Your instructions:
Send every record back word for word.

Collection entries:
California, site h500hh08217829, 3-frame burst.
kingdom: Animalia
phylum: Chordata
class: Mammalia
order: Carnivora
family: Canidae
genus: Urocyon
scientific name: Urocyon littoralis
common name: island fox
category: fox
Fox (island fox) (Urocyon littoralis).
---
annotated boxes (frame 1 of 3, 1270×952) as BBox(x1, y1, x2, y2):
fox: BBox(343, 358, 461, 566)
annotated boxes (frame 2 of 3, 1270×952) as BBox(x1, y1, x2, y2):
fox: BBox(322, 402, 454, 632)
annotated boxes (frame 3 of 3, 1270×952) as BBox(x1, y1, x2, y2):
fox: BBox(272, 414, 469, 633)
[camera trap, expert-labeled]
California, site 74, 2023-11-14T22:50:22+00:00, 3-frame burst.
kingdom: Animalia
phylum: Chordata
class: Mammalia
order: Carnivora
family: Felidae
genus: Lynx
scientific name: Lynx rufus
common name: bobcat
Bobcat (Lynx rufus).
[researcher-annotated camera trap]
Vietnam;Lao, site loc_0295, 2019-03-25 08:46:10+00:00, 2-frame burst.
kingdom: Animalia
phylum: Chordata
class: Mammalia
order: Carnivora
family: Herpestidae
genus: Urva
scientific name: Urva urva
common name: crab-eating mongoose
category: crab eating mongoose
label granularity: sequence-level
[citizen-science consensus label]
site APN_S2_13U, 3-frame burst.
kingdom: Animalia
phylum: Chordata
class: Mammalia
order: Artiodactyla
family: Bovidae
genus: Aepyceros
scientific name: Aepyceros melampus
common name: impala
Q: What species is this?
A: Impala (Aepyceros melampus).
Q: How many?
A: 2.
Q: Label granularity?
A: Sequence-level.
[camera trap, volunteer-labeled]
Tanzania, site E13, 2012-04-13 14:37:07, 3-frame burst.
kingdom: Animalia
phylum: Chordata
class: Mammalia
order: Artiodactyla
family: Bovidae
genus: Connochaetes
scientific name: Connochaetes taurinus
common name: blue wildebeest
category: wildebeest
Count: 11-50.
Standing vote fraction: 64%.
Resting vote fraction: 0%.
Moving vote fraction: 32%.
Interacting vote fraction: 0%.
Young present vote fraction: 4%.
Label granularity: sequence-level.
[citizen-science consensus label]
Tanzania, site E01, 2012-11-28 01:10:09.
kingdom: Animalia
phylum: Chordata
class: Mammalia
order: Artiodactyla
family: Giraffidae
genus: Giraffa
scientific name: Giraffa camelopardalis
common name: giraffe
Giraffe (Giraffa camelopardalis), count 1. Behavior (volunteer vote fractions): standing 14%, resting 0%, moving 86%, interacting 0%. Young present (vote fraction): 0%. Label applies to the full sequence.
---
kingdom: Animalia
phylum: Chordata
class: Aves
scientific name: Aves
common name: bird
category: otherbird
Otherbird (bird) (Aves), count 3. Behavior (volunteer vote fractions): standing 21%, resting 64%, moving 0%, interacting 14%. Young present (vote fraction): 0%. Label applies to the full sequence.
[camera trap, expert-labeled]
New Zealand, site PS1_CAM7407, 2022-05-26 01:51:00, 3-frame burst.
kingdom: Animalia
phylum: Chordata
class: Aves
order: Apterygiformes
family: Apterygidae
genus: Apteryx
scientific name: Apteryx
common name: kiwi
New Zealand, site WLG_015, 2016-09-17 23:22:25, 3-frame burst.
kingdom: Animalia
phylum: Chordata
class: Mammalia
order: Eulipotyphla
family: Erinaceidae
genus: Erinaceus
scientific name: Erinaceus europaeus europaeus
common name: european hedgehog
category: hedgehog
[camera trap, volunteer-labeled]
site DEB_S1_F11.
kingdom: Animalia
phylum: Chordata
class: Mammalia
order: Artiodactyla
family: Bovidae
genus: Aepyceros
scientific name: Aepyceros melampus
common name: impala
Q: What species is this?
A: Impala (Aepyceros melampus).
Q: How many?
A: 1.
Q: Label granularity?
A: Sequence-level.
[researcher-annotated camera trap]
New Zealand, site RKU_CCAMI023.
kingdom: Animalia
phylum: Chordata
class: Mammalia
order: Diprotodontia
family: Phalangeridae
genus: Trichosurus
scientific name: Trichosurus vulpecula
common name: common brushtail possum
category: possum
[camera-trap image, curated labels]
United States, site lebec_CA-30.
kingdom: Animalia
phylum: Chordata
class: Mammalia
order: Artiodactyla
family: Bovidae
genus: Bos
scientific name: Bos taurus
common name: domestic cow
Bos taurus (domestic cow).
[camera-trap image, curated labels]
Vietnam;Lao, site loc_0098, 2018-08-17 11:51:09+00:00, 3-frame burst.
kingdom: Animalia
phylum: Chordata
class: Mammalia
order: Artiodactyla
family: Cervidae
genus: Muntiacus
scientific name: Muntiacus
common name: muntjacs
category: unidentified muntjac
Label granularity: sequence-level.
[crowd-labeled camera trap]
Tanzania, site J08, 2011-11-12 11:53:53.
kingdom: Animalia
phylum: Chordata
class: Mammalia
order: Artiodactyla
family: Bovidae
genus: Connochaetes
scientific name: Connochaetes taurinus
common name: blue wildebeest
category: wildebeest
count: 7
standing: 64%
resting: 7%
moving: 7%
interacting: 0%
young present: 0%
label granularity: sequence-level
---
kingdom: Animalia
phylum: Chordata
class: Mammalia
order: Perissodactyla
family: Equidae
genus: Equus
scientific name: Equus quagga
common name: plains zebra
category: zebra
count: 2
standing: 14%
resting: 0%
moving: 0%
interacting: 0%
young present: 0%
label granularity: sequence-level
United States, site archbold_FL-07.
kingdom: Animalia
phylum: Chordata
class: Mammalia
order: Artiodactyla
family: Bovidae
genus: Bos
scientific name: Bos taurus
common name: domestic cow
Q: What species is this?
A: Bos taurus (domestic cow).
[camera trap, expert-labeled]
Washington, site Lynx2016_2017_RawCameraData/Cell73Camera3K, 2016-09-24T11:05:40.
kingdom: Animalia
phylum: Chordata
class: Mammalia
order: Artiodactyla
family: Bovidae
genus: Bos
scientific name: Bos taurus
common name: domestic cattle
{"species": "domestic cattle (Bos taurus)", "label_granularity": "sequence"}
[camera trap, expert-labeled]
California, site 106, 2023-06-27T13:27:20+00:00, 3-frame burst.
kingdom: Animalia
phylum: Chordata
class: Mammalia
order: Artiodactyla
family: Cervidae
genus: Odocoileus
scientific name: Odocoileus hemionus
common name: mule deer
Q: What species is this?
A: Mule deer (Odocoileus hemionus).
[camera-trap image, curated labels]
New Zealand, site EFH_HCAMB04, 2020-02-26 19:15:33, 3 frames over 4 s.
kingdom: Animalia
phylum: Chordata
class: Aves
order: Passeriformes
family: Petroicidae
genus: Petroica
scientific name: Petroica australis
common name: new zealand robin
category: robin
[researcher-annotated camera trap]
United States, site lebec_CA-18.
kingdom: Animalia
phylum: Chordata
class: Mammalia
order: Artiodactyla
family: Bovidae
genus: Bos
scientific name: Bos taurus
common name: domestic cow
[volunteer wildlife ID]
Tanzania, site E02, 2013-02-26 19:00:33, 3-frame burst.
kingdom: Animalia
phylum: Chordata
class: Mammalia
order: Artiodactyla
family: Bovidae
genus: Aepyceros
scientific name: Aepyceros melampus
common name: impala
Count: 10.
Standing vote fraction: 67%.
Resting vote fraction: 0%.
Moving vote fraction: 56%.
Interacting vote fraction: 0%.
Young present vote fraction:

Response:
California, site h500hh08217829, 3-frame burst.
kingdom: Animalia
phylum: Chordata
class: Mammalia
order: Carnivora
family: Canidae
genus: Urocyon
scientific name: Urocyon littoralis
common name: island fox
category: fox
Fox (island fox) (Urocyon littoralis).
---
annotated boxes (frame 1 of 3, 1270×952) as BBox(x1, y1, x2, y2):
fox: BBox(343, 358, 461, 566)
annotated boxes (frame 2 of 3, 1270×952) as BBox(x1, y1, x2, y2):
fox: BBox(322, 402, 454, 632)
annotated boxes (frame 3 of 3, 1270×952) as BBox(x1, y1, x2, y2):
fox: BBox(272, 414, 469, 633)
[camera trap, expert-labeled]
California, site 74, 2023-11-14T22:50:22+00:00, 3-frame burst.
kingdom: Animalia
phylum: Chordata
class: Mammalia
order: Carnivora
family: Felidae
genus: Lynx
scientific name: Lynx rufus
common name: bobcat
Bobcat (Lynx rufus).
[researcher-annotated camera trap]
Vietnam;Lao, site loc_0295, 2019-03-25 08:46:10+00:00, 2-frame burst.
kingdom: Animalia
phylum: Chordata
class: Mammalia
order: Carnivora
family: Herpestidae
genus: Urva
scientific name: Urva urva
common name: crab-eating mongoose
category: crab eating mongoose
label granularity: sequence-level
[citizen-science consensus label]
site APN_S2_13U, 3-frame burst.
kingdom: Animalia
phylum: Chordata
class: Mammalia
order: Artiodactyla
family: Bovidae
genus: Aepyceros
scientific name: Aepyceros melampus
common name: impala
Q: What species is this?
A: Impala (Aepyceros melampus).
Q: How many?
A: 2.
Q: Label granularity?
A: Sequence-level.
[camera trap, volunteer-labeled]
Tanzania, site E13, 2012-04-13 14:37:07, 3-frame burst.
kingdom: Animalia
phylum: Chordata
class: Mammalia
order: Artiodactyla
family: Bovidae
genus: Connochaetes
scientific name: Connochaetes taurinus
common name: blue wildebeest
category: wildebeest
Count: 11-50.
Standing vote fraction: 64%.
Resting vote fraction: 0%.
Moving vote fraction: 32%.
Interacting vote fraction: 0%.
Young present vote fraction: 4%.
Label granularity: sequence-level.
[citizen-science consensus label]
Tanzania, site E01, 2012-11-28 01:10:09.
kingdom: Animalia
phylum: Chordata
class: Mammalia
order: Artiodactyla
family: Giraffidae
genus: Giraffa
scientific name: Giraffa camelopardalis
common name: giraffe
Giraffe (Giraffa camelopardalis), count 1. Behavior (volunteer vote fractions): standing 14%, resting 0%, moving 86%, interacting 0%. Young present (vote fraction): 0%. Label applies to the full sequence.
---
kingdom: Animalia
phylum: Chordata
class: Aves
scientific name: Aves
common name: bird
category: otherbird
Otherbird (bird) (Aves), count 3. Behavior (volunteer vote fractions): standing 21%, resting 64%, moving 0%, interacting 14%. Young present (vote fraction): 0%. Label applies to the full sequence.
[camera trap, expert-labeled]
New Zealand, site PS1_CAM7407, 2022-05-26 01:51:00, 3-frame burst.
kingdom: Animalia
phylum: Chordata
class: Aves
order: Apterygiformes
family: Apterygidae
genus: Apteryx
scientific name: Apteryx
common name: kiwi
New Zealand, site WLG_015, 2016-09-17 23:22:25, 3-frame burst.
kingdom: Animalia
phylum: Chordata
class: Mammalia
order: Eulipotyphla
family: Erinaceidae
genus: Erinaceus
scientific name: Erinaceus europaeus europaeus
common name: european hedgehog
category: hedgehog
[camera trap, volunteer-labeled]
site DEB_S1_F11.
kingdom: Animalia
phylum: Chordata
class: Mammalia
order: Artiodactyla
family: Bovidae
genus: Aepyceros
scientific name: Aepyceros melampus
common name: impala
Q: What species is this?
A: Impala (Aepyceros melampus).
Q: How many?
A: 1.
Q: Label granularity?
A: Sequence-level.
[researcher-annotated camera trap]
New Zealand, site RKU_CCAMI023.
kingdom: Animalia
phylum: Chordata
class: Mammalia
order: Diprotodontia
family: Phalangeridae
genus: Trichosurus
scientific name: Trichosurus vulpecula
common name: common brushtail possum
category: possum
[camera-trap image, curated labels]
United States, site lebec_CA-30.
kingdom: Animalia
phylum: Chordata
class: Mammalia
order: Artiodactyla
family: Bovidae
genus: Bos
scientific name: Bos taurus
common name: domestic cow
Bos taurus (domestic cow).
[camera-trap image, curated labels]
Vietnam;Lao, site loc_0098, 2018-08-17 11:51:09+00:00, 3-frame burst.
kingdom: Animalia
phylum: Chordata
class: Mammalia
order: Artiodactyla
family: Cervidae
genus: Muntiacus
scientific name: Muntiacus
common name: muntjacs
category: unidentified muntjac
Label granularity: sequence-level.
[crowd-labeled camera trap]
Tanzania, site J08, 2011-11-12 11:53:53.
kingdom: Animalia
phylum: Chordata
class: Mammalia
order: Artiodactyla
family: Bovidae
genus: Connochaetes
scientific name: Connochaetes taurinus
common name: blue wildebeest
category: wildebeest
count: 7
standing: 64%
resting: 7%
moving: 7%
interacting: 0%
young present: 0%
label granularity: sequence-level
---
kingdom: Animalia
phylum: Chordata
class: Mammalia
order: Perissodactyla
family: Equidae
genus: Equus
scientific name: Equus quagga
common name: plains zebra
category: zebra
count: 2
standing: 14%
resting: 0%
moving: 0%
interacting: 0%
young present: 0%
label granularity: sequence-level
United States, site archbold_FL-07.
kingdom: Animalia
phylum: Chordata
class: Mammalia
order: Artiodactyla
family: Bovidae
genus: Bos
scientific name: Bos taurus
common name: domestic cow
Q: What species is this?
A: Bos taurus (domestic cow).
[camera trap, expert-labeled]
Washington, site Lynx2016_2017_RawCameraData/Cell73Camera3K, 2016-09-24T11:05:40.
kingdom: Animalia
phylum: Chordata
class: Mammalia
order: Artiodactyla
family: Bovidae
genus: Bos
scientific name: Bos taurus
common name: domestic cattle
{"species": "domestic cattle (Bos taurus)", "label_granularity": "sequence"}
[camera trap, expert-labeled]
California, site 106, 2023-06-27T13:27:20+00:00, 3-frame burst.
kingdom: Animalia
phylum: Chordata
class: Mammalia
order: Artiodactyla
family: Cervidae
genus: Odocoileus
scientific name: Odocoileus hemionus
common name: mule deer
Q: What species is this?
A: Mule deer (Odocoileus hemionus).
[camera-trap image, curated labels]
New Zealand, site EFH_HCAMB04, 2020-02-26 19:15:33, 3 frames over 4 s.
kingdom: Animalia
phylum: Chordata
class: Aves
order: Passeriformes
family: Petroicidae
genus: Petroica
scientific name: Petroica australis
common name: new zealand robin
category: robin
[researcher-annotated camera trap]
United States, site lebec_CA-18.
kingdom: Animalia
phylum: Chordata
class: Mammalia
order: Artiodactyla
family: Bovidae
genus: Bos
scientific name: Bos taurus
common name: domestic cow
[volunteer wildlife ID]
Tanzania, site E02, 2013-02-26 19:00:33, 3-frame burst.
kingdom: Animalia
phylum: Chordata
class: Mammalia
order: Artiodactyla
family: Bovidae
genus: Aepyceros
scientific name: Aepyceros melampus
common name: impala
Count: 10.
Standing vote fraction: 67%.
Resting vote fraction: 0%.
Moving vote fraction: 56%.
Interacting vote fraction: 0%.
Young present vote fraction:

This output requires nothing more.